IAN BAILEY’S solicitor Frank Buttimer has questioned the motives of the French authorities in issuing a European Arrest Warrant for his client and queried whether they had been given a full file on the murder of Sophie Toscan du Plantier by the Garda.
Mr Buttimer said yesterday that neither Mr Bailey nor he had had any contact or communication from French magistrate Judge Patrick Gachon, and he queried the specific purpose for which the French authorities were seeking to extradite his client to France.
If the French authorities were seeking to extradite Mr Bailey to charge him with murder, it would not happen as he could not be charged with an offence in France when the Director of Public Prosecutions here had already decided not to prosecute him for such an offence, he said.
“I’m not an expert in French law and I don’t know who these investigating magistrates are or what their status is, but I certainly believe there is one of two situations going on here,” Mr Buttimer told the Neil Prendeville Show on Cork’s 96FM yesterday morning.
Mr Buttimer said the first was that the French magistrates had “been given selective information by the Irish police” as they had “a very limited understanding of what this case is truly about from the Bailey perspective”.
The second possibility was that it was “the last throw of their particular dice” as they must know that there was no chance of extraditing someone from Ireland “against all the principles of Irish law” to stand trial in France and “they are just doing it for optical purposes”.
Mr Buttimer said that given that he believed the European Arrest Warrant had no chance of succeeding in the Irish courts, it was “a nonsense” to proceed with it and was only likely to add further to the grief and upset of Ms Toscan du Plantier’s family.
“If it’s intended to be a removal of somebody from Ireland to face a murder charge in France, it’s a nonsense and do you know who the victim is? – the unfortunate family of the lady who has been killed because their expectations are being raised by some nonsensical legal manoeuvre.”
Asked how Mr Bailey felt about the issuing by the French of the European warrant, Mr Buttimer replied that Mr Bailey was “a bit agitated . . . He would be perturbed that this thing in his life is back again and it’s very difficult to shake it off.”
Alain Spilliaert, solicitor for Ms Toscan du Plantier’s parents Georges and Marguerite Bouniol, told The Irish Times it might be of benefit to Mr Bailey to come to France to be charged as it would give him access to the Garda file.
“I understand that Mr Bailey is seeking access to the police file for his case against the Irish police – sometimes in France, in cases, for example of white-collar crime, people ask a magistrate to charge them as it means they get immediate access to the full police file.

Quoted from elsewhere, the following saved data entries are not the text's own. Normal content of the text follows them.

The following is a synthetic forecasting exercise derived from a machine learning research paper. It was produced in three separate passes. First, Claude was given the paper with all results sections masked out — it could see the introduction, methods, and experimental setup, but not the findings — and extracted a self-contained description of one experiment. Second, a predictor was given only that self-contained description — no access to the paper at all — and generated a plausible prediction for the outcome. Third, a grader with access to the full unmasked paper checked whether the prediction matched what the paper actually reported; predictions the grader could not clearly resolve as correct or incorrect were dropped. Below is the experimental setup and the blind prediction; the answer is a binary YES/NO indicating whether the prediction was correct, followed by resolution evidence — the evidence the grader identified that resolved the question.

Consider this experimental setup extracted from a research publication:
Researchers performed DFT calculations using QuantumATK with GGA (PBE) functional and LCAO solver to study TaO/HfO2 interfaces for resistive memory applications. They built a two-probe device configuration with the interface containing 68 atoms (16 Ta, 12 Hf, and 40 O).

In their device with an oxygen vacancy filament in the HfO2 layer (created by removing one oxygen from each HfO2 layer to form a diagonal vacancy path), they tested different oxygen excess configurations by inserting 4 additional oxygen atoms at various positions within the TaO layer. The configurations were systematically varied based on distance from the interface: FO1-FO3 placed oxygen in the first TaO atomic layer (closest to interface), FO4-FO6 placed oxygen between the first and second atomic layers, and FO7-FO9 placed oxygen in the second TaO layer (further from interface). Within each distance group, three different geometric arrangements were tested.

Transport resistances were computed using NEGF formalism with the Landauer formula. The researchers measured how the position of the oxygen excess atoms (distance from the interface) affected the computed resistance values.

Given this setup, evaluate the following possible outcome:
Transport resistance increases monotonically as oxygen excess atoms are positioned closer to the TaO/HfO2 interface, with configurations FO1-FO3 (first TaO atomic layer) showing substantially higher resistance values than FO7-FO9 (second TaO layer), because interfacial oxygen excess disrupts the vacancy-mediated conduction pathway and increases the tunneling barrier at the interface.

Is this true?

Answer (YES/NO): NO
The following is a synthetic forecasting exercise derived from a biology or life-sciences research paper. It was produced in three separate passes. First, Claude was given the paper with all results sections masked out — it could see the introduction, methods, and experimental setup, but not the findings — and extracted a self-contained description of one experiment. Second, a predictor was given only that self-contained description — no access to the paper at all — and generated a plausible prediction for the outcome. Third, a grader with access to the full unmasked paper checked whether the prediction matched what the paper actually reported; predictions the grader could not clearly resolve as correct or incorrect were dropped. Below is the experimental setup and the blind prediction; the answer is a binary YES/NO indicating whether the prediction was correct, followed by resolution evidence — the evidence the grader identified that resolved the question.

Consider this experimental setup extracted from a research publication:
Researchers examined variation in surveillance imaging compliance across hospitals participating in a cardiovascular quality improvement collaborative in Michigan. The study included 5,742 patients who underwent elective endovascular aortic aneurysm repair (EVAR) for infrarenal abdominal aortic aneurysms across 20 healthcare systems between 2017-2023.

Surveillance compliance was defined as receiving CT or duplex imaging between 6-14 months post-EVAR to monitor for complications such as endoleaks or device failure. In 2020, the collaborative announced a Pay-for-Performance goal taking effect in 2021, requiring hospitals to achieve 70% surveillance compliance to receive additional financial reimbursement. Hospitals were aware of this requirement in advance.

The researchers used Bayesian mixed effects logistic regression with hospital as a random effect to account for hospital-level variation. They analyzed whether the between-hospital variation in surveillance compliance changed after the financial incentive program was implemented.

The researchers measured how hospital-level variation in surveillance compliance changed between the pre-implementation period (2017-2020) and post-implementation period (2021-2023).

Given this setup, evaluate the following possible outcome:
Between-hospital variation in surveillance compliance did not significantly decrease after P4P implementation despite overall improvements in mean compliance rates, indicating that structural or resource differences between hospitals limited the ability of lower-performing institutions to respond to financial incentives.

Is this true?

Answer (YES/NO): NO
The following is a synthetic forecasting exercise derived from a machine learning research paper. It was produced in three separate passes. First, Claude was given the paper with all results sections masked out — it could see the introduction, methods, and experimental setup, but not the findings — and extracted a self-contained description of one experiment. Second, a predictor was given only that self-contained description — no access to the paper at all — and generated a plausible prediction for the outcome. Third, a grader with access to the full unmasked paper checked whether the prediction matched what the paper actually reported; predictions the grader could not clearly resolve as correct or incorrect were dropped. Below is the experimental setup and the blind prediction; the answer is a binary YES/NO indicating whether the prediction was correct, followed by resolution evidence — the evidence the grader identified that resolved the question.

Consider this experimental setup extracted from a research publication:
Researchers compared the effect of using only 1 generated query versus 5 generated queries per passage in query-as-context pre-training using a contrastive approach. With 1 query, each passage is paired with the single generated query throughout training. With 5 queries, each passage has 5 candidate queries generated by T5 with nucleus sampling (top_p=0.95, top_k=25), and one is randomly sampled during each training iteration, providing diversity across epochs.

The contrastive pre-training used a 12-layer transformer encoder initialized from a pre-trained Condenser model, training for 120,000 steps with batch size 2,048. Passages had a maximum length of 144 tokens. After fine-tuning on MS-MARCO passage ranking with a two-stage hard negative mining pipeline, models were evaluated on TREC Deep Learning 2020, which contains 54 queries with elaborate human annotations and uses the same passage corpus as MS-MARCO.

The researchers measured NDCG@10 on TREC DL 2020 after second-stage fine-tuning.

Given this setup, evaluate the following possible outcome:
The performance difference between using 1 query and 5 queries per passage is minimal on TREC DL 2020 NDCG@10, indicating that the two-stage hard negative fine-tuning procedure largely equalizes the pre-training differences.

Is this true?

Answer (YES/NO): NO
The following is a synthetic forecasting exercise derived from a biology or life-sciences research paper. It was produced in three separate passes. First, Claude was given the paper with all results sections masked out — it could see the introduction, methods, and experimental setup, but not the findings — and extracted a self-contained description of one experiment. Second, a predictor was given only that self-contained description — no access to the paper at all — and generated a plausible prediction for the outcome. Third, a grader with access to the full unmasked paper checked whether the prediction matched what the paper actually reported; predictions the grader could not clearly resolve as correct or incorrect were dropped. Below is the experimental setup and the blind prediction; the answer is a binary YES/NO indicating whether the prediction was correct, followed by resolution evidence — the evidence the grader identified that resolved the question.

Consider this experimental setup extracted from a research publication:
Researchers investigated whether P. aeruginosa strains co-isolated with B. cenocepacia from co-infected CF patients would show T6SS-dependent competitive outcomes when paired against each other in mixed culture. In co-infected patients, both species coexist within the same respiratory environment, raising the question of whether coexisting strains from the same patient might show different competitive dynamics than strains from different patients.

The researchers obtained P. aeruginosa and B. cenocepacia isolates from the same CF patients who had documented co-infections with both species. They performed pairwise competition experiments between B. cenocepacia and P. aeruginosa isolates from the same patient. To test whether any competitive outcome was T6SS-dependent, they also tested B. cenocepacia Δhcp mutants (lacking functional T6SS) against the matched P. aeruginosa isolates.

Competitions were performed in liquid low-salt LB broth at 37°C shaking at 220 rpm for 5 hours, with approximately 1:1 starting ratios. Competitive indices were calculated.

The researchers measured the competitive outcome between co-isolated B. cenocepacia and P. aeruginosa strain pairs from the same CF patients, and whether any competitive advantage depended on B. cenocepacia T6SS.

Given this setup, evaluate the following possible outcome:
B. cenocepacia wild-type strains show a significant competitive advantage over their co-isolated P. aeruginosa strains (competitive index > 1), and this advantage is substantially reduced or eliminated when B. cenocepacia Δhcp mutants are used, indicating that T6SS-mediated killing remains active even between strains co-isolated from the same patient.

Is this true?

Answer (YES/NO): NO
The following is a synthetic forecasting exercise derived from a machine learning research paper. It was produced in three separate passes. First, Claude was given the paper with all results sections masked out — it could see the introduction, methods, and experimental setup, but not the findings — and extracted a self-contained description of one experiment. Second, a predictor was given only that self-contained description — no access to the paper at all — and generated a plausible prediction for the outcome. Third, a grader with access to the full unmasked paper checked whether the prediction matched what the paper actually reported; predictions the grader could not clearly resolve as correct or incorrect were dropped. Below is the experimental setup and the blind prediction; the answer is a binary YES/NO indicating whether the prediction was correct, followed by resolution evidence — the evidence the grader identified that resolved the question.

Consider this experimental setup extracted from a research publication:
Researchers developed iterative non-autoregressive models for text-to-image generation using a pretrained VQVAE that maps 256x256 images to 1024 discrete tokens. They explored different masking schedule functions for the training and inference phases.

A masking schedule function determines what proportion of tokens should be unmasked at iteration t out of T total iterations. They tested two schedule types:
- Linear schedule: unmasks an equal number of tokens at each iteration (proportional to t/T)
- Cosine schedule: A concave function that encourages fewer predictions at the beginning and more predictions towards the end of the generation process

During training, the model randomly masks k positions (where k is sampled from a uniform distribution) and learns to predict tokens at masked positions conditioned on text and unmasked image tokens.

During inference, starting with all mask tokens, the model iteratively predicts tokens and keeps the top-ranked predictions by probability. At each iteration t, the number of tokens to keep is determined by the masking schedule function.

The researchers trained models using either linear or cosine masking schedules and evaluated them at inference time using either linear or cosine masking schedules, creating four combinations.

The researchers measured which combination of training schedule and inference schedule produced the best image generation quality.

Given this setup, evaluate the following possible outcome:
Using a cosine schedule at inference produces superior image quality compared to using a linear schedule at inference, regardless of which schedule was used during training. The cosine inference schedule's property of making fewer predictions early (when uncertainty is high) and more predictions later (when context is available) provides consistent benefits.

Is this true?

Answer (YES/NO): YES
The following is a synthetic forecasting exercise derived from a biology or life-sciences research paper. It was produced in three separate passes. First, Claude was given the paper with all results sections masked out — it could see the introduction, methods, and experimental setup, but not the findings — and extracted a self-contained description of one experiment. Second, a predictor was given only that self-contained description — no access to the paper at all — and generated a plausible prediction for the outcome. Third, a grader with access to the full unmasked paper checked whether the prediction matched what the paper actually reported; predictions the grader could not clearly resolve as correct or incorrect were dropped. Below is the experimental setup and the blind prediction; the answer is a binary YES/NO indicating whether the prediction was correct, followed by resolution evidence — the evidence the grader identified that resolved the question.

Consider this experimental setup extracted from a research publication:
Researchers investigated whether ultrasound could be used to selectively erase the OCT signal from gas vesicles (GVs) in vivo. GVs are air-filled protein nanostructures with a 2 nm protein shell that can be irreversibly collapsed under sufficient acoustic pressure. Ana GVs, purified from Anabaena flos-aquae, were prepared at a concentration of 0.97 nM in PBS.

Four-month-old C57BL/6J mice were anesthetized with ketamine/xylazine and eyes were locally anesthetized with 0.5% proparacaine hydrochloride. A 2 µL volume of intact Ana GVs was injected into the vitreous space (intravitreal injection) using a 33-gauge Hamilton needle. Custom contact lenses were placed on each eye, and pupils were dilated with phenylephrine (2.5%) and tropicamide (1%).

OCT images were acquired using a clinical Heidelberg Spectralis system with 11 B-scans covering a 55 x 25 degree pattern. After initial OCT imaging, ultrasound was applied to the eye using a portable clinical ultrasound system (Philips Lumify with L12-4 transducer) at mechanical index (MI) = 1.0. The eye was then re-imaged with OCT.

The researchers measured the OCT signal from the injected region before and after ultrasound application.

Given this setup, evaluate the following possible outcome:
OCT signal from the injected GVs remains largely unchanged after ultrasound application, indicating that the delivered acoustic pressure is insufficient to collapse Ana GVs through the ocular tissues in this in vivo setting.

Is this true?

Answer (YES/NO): NO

“If Mr Bailey has nothing to hide and is completely innocent as he has always said, then it should not be difficult for him to come to France and explain everything to the magistrate and at the same time get access to the file,” said Mr Spilliaert.
Asked about Mr Buttimer’s suggestion that gardaí might have sent selective information to France, a Garda spokesman said both the full murder file and the Garda review on the original investigation had been sent through the appropriate channels to the French authorities.